Die Aufmerksamkeitsdefizit-/ Hyperaktivitätsstörung (ADHS) ist eine der bekanntesten und zugleich oft missverstandenen neuropsychiatrischen Störungen im Kindesalter. Sie betrifft etwa 3-5% der Kinder weltweit und zeigt sich durch Unaufmerksamkeit, Impulsivität und Hyperaktivität .Die Symptome beginnen früh in der Kindheit, oft schon im Kindergartenalter. Sie müssen situationsübergreifend auftreten ,also in mehreren Umgebungen des Kindes. Es gibt viele Begleitsymptome, wovon die Störung des Ein-und Durchschlafens diejenige ist, die Kind und Familie am meisten beeinträchtigen. Bereits der
deutsche Kinder-und Jugend Psychiater
Johannes Hoffmann veröffentlichte 1844 das bekannte Kinderbuch „der Struwwelpeter “ in dem er die Figur des
„Zappelphilipp“ als
unruhiges und unkonzentriertes Kind beschreibt. Also keine „Erfindung“ unserer Neuzeit.
Neurobiologische Grundlagen: Die Rolle
der Synapsen
Neurobiologisch wird ADHS heute als Störung der Signalübertragung in bestimmten Hirnregionen betrachtet, insbesondere im präfrontalen Cortex(Hirnregion hinter der Stirn) ,der für Aufmerksamkeit, Planung und Impulskontrolle zuständig ist. An den Synapsen, den Kontaktstellen zwischen Nervenzellen, ist insbesondere der Botenstoff Dopamin betroffen. Es kommt zu einer fehlerhaften Dopaminübertragung: Entweder wird Dopamin zu schnell wieder in die Präsynapse aufgenommen oder es
wird zu wenig ausgeschüttet. Dies führt
dazu, dass Signale zur Belohnungsverarbeitung, Motivation und Aufrechterhaltung der Aufmerksamkeit gestört sind. Auch Noradrenalin spielt eine Rolle, doch der Schwerpunkt liegt bei ADHS auf der Dysregulation der Dopamin Bahnen.
Fünf Thesen zu ADHS im Kindesalter
- ADHS ist keine Modeerscheinung, sondern eine zumeist angeborene und neurobiologisch fundierte Entwicklungsstörung.
- Ursache ist eine fehlerhafte Dopaminübertragung.
Ohne ausreichende dopaminerge Signalübertragung fehlt die Grundlage für eine stabile Aufmerksamkeitssteuerung.
- ADHS äußert sich individuell sehr
unterschiedlich.
Nicht jedes betroffene Kind ist hyperaktiv
- es gibt auch den unaufmerksamen, träumerischen Subtyp.

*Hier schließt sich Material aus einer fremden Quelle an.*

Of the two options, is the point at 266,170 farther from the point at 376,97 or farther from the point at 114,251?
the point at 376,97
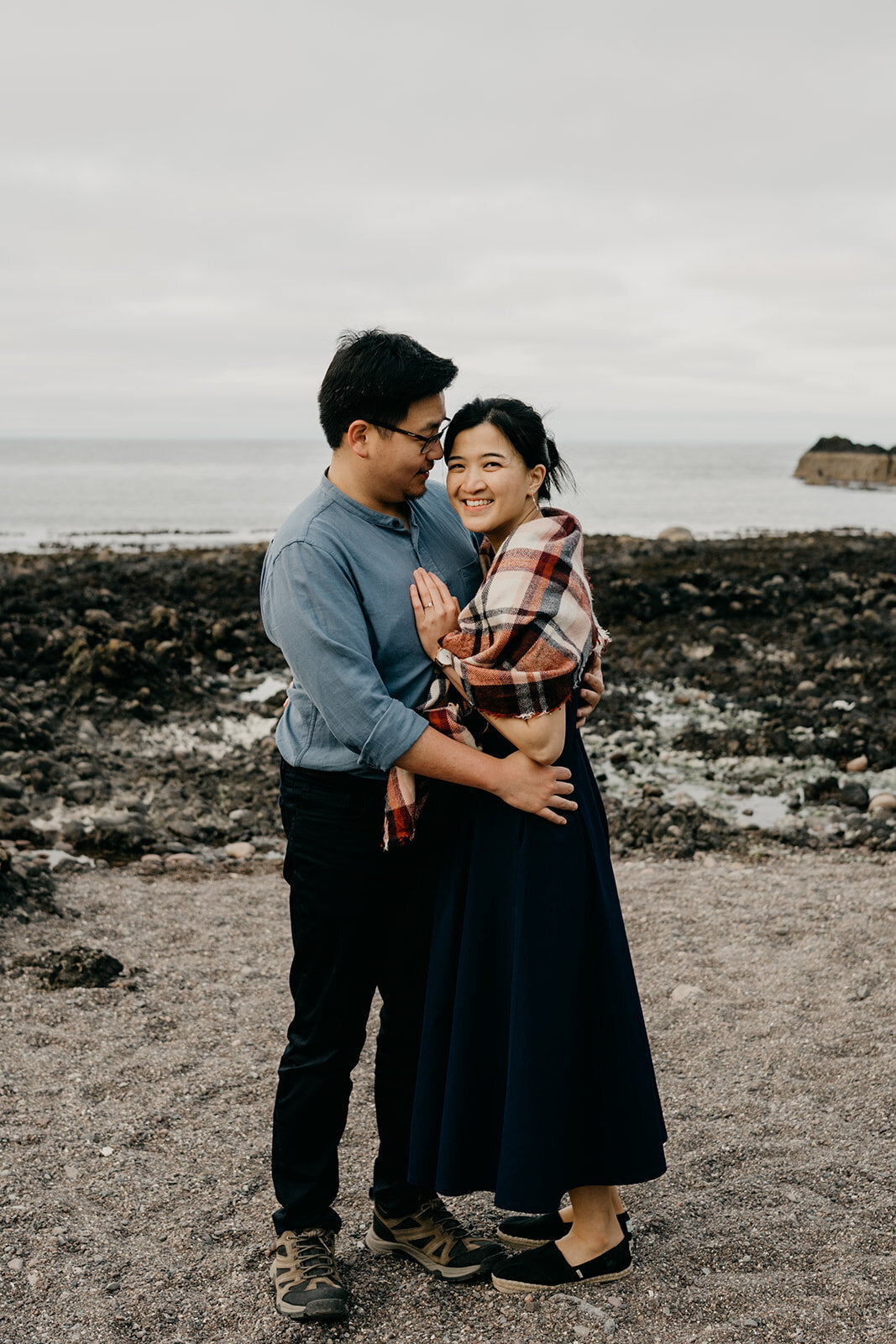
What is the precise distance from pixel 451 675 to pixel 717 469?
12028 centimetres

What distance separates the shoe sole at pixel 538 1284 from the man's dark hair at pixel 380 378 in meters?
2.39

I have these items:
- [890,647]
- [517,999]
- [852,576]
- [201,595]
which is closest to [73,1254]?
[517,999]

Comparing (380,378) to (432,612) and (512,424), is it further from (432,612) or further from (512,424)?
(432,612)

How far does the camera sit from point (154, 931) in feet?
20.8

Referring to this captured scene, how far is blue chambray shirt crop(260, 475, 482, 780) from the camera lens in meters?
2.92

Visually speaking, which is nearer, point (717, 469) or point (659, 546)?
point (659, 546)

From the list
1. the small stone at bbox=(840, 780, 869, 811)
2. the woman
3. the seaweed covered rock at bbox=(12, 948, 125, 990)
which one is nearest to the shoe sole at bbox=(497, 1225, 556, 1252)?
the woman

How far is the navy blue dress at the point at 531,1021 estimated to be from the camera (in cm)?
303

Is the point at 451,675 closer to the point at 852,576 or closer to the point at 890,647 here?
the point at 890,647

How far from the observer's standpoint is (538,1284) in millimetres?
3242

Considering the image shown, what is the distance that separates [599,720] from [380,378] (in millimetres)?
8655

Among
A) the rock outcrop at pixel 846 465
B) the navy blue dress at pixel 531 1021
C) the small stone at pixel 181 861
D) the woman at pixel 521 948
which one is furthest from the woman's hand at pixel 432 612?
the rock outcrop at pixel 846 465

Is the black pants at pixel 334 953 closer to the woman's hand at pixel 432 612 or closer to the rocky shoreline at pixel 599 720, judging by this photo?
the woman's hand at pixel 432 612

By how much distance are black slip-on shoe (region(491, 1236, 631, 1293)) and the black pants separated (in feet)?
1.69
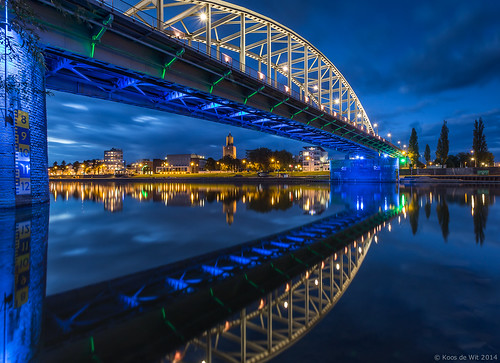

- Frühzeitige Diagnose und multimodale Therapie verbessern die Prognose erheblich.
Kombinationen aus Verhaltenstherapie, Elterntraining, schulischer Unterstützung und ggf. Medikation haben sich als besonders wirksam erwiesen.
- Kinder mit ADHS verfügen oft über
besondere Stärken.
Kreativität, Spontaneität, Begeisterungsfähigkeit und ein ausgeprägter Sinn für Gerechtigkeit sind Ressourcen, die gezielt gefördert werden können.
Ein positiver Ausblick
Auch wenn ADHS mit Herausforderungen für Kind, Eltern und Umfeld verbunden ist, so bietet eine fundierte Diagnose die Chance, die Weichen richtig zu stellen.
Kinder mit ADHS sind keine
„Problemkinder“, sondern Persönlichkeiten mit einem besonderen neurobiologischen Profil, die mit der richtigen Unterstützung
aufblühen können. Durch Aufklärung, Akzeptanz und Förderung können sie ihre Stärken entfalten und lernen, mit ihren Schwächen umzugehen. Die Forschung macht Hoffnung: Mit jedem Jahr verstehen wir die Mechanismen hinter ADHS besser und damit verbessern sich auch die Chancen, betroffenen Kindern ein erfülltes und erfolgreiches Leben zu ermöglichen.